### Do this:
Copy the stretch from the line containing "In the picture, would" through the line containing "24516 millimetres" below, keeping every line exactly as it appears, and omit the pictures.

(Spatial reasoning items)
§

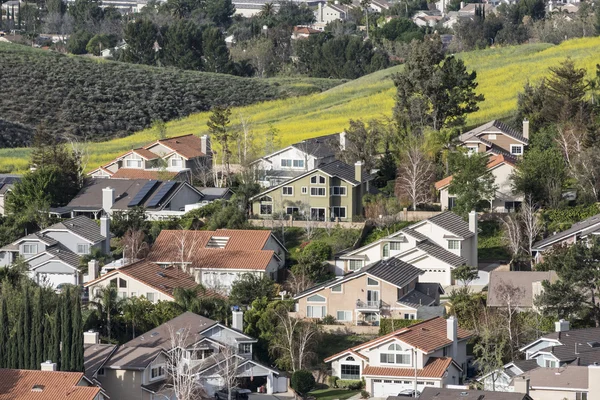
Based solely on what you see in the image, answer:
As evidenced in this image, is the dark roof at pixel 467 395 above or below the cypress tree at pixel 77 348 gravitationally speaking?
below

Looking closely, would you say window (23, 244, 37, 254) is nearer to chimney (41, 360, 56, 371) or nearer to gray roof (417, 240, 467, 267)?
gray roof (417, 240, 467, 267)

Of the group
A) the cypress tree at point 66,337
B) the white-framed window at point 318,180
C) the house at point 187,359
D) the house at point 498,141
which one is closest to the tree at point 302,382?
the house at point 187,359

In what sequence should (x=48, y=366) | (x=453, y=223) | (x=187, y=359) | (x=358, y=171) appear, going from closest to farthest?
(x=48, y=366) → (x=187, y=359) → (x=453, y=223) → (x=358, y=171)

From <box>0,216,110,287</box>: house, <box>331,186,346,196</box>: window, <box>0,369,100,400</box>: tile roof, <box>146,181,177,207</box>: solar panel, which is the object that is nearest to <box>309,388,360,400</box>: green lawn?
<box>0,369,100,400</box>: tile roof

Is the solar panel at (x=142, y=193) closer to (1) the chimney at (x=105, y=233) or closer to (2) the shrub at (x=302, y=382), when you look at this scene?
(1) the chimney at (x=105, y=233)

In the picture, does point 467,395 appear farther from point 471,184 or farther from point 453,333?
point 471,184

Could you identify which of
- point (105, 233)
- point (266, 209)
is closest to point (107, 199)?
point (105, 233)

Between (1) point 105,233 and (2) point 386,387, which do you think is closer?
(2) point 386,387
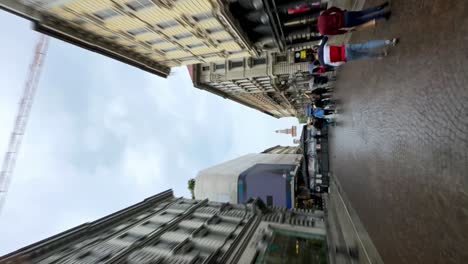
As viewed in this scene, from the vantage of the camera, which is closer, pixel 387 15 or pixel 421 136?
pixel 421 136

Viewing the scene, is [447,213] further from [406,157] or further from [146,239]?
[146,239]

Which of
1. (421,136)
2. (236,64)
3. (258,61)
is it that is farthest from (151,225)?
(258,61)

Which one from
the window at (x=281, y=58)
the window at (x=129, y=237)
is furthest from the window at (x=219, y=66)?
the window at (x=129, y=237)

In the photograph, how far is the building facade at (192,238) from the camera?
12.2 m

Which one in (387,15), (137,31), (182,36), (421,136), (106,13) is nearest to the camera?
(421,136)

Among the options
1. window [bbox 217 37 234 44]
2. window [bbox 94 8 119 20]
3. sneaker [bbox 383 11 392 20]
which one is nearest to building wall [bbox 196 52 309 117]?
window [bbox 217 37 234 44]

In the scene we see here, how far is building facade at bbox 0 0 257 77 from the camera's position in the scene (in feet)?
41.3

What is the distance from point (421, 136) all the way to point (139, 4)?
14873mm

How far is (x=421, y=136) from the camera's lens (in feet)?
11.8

§

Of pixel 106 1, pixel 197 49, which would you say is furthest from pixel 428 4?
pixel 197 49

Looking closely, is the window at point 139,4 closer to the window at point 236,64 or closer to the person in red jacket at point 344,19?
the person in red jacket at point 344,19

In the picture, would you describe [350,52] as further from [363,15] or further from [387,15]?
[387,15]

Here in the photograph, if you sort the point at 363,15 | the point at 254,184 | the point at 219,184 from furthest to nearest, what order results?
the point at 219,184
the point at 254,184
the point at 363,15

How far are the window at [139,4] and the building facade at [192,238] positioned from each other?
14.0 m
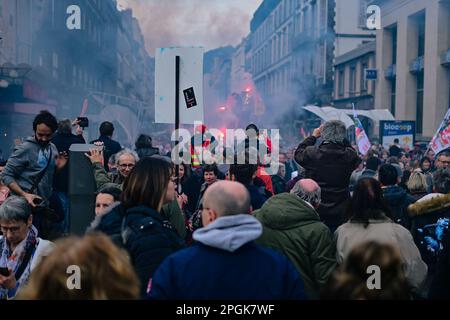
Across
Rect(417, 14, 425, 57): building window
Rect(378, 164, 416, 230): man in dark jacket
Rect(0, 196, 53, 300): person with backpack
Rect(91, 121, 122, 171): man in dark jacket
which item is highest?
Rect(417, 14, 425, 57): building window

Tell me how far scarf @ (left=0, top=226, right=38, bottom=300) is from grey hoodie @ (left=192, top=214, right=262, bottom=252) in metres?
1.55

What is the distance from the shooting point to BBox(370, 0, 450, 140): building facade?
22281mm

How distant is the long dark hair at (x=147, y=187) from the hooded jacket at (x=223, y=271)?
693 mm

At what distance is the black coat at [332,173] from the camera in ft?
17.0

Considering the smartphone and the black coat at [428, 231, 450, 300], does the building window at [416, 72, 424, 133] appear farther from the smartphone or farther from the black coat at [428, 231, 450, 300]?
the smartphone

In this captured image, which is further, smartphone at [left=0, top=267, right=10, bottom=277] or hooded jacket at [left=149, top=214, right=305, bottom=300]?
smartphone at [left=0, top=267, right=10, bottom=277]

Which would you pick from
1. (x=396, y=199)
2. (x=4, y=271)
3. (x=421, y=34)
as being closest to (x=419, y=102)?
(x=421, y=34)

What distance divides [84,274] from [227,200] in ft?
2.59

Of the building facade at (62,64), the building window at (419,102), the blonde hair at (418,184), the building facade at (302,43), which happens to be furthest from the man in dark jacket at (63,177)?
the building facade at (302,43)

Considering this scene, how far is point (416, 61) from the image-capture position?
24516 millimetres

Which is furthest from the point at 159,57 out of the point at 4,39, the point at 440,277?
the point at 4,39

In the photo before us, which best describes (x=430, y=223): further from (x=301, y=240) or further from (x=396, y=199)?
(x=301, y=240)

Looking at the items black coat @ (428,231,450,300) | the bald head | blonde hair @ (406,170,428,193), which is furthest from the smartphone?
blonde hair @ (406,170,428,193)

§

### Task result:
In the picture, would you describe [350,52] as further from [363,15] or further from [387,15]?
[387,15]

Here in the photograph, if you sort the point at 363,15 | the point at 254,184 | the point at 219,184 from furthest to nearest, what order results?
the point at 219,184
the point at 254,184
the point at 363,15

How far are the window at [139,4] and the building facade at [192,238] positioned from each other?
14.0 m
Across
Rect(417, 14, 425, 57): building window
Rect(378, 164, 416, 230): man in dark jacket
Rect(0, 196, 53, 300): person with backpack
Rect(91, 121, 122, 171): man in dark jacket
which item is highest?
Rect(417, 14, 425, 57): building window

Tell me how far scarf @ (left=0, top=226, right=38, bottom=300) is from grey hoodie @ (left=192, top=214, right=262, bottom=252) in metres?
1.55

What is the distance from the shooting point to BBox(370, 0, 450, 140): building facade?
22281mm

How distant is the long dark hair at (x=147, y=187) from the hooded jacket at (x=223, y=271)?
693 mm

At what distance is the black coat at [332,173] from the camera in ft?
17.0

Considering the smartphone and the black coat at [428, 231, 450, 300], does the building window at [416, 72, 424, 133] appear farther from the smartphone or farther from the black coat at [428, 231, 450, 300]?
the smartphone

In this captured image, which is further, smartphone at [left=0, top=267, right=10, bottom=277] or hooded jacket at [left=149, top=214, right=305, bottom=300]?
smartphone at [left=0, top=267, right=10, bottom=277]

Which would you pick from
1. (x=396, y=199)
2. (x=4, y=271)
3. (x=421, y=34)
as being closest to (x=419, y=102)?
(x=421, y=34)

What distance divides [84,274] from [227,200] in ft?
2.59

Of the building facade at (62,64), the building window at (419,102), the blonde hair at (418,184), the building facade at (302,43), which happens to be furthest from the man in dark jacket at (63,177)?
the building facade at (302,43)

Considering this scene, how far is point (416, 61) from the image-capture position?
24516 millimetres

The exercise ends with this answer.